Extract:
December 14, 2009

Cleveland’s Foreclosure Mess: PD Finds the Enemy, and Learns That It’s Their Government


If there’s a Ground Zero for America’s foreclosure mess outside of much of California and metro Las Vegas, it’s probably Cleveland, the Northeast Ohio city known in most of the rest of the state as the Mistake on the Lake.

The Cleveland Plain Dealer’s Mark Gillespie got out from behind his desk, committed some good old-fashioned journalism, and went looking for the mistakes that exacerbated the town’s breathtaking home foreclosure rate. Lo and behold, he found that city government itself contributed mightily and extraordinarily negligently to the debacle. Go far enough into Gillespie’s report, and you will also find an implicit admission that the Community Reinvestment Act (CRA) also played a pivotal role (bold is mine):

How Cleveland aggravated its foreclosure crisis

The city of Cleveland has aggravated its vexing foreclosure problems and has lost millions in tax dollars by helping people buy homes they could not afford, a Plain Dealer investigation has found.

The city provided mostly low-income buyers with down payment loans of up to $20,000 through the federally funded Afford-A-Home program, but did little to determine whether the people could actually afford to keep their homes.

That lack of oversight persisted for years, even as hundreds of loan recipients defaulted on mortgages, many within two years, the newspaper found by analyzing property and loan records covering the period between 2000 and 2007.

For example, nearly half of 584 homes sold by the top three for-profit companies that tapped into the program over the eight years have gone into foreclosure. More than one-third of those homes have sold at sheriff’s sale or sit abandoned because banks did not take them back.

….. The loss in Afford-A-Home dollars from failed purchases from Cresthaven Development Corp., Rysar Properties Inc. and Pebblebrook Properties Inc. thus far totals more than $2.3 million.

Presented with the newspaper’s findings, city officials acknowledged problems with the Afford-A-Home program and ordered tighter eligibility standards for buyers and sellers.

Exercises to complete:
1. In the post on Cleveland's foreclosure crisis, what is the largest down payment loan the city gave buyers through the Afford-A-Home program?
2. Name every for-profit company that the post on Cleveland's foreclosure crisis lists as selling homes through the Afford-A-Home program.
3. Continue the post on Cleveland's foreclosure crisis, starting after its final sentence.

Provided material:
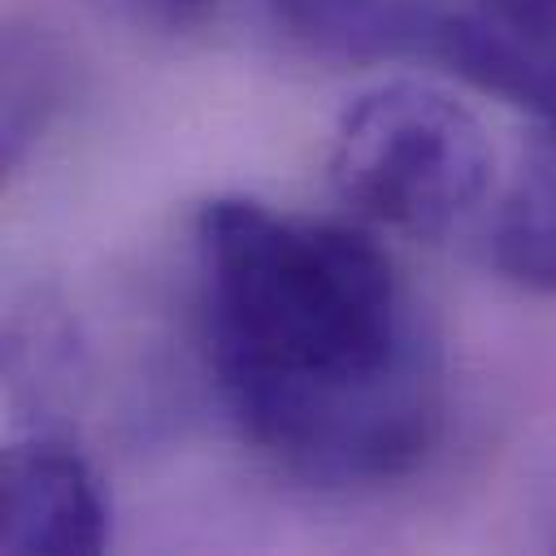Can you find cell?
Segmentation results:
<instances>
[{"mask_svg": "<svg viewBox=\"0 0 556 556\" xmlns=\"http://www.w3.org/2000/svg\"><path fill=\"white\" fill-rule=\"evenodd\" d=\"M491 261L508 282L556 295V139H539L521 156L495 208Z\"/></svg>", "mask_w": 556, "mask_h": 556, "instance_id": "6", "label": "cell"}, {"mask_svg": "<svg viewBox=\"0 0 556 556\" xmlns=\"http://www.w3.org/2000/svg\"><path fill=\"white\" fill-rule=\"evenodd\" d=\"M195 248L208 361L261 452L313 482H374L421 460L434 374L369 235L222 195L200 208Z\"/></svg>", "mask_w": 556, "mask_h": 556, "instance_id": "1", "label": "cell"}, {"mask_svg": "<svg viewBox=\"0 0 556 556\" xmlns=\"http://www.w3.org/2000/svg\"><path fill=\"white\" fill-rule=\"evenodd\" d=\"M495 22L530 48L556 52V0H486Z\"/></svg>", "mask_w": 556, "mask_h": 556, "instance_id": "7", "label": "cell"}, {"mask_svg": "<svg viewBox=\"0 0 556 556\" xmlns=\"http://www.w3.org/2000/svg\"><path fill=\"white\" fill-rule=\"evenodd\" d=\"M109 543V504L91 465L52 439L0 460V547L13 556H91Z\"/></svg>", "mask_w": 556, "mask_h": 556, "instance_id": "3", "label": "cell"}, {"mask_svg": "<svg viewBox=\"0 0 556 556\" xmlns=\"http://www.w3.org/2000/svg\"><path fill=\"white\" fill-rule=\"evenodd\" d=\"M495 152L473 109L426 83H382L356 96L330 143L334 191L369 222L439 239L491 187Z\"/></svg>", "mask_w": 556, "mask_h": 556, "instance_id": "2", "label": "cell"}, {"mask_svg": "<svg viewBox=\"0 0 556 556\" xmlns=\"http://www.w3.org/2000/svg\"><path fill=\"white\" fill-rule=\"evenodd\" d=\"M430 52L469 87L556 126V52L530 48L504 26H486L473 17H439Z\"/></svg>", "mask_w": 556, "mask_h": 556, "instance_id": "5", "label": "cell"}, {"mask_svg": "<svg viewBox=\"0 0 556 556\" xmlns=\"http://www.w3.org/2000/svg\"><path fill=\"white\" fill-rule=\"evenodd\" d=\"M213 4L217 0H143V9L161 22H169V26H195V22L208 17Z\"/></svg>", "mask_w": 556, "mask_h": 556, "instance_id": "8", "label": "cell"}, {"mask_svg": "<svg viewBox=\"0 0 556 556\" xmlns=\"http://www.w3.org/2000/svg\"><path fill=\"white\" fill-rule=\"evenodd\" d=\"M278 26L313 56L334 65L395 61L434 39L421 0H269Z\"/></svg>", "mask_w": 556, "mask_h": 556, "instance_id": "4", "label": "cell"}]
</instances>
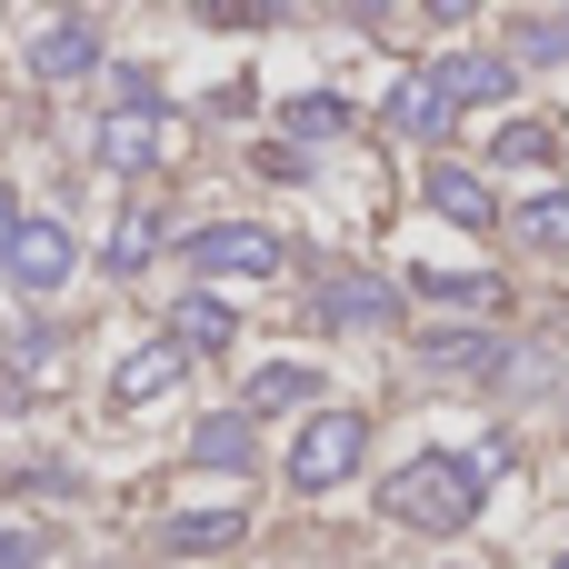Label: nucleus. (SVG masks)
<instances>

Answers:
1. Up to $20,000.

2. Cresthaven Development Corp., Rysar Properties Inc., and Pebblebrook Properties Inc.

3.
….. The program is primarily driven by companies that buy, renovate and resell houses. The companies typically seek city approval to sell properties using Afford-A-Home loans before renovations are completed. They are responsible for sending the buyers’ Afford-A-Home applications to the city.

A Plain Dealer review of more than 50 Afford-A-Home files found borrowers who, according to their applications, earned as little as $15,000 a year when the city — and mortgage lenders — gave them loans.

One woman, according to a letter in her file, was homeless and living in a car with her children when she got $10,000 from the city. Another couple received food stamps and were jobless when they got an Afford-A-Home loan.

Through 2004, the first-lien mortgages for Afford-A-Home buyers typically came from local banks fulfilling federal requirements to lend money in poorer neighborhoods. The loans carried low interest rates.

Read the whole sickening thing.

The final bolded sentence in the excerpt shows that the CRA was a key element in Cleveland’s catastrophe. CRA mandated that banks originating first-lien mortgages extend them to undeserving borrowers, or face brutal challenges to their ability to continue in business during regulators’ audits and to other business moves such as mergers and acquisitions. As would be expected, short-term survival instincts overcame sound underwriting. Now, according to leftists, it’s the banks’ fault for doing what they were intimidated into doing.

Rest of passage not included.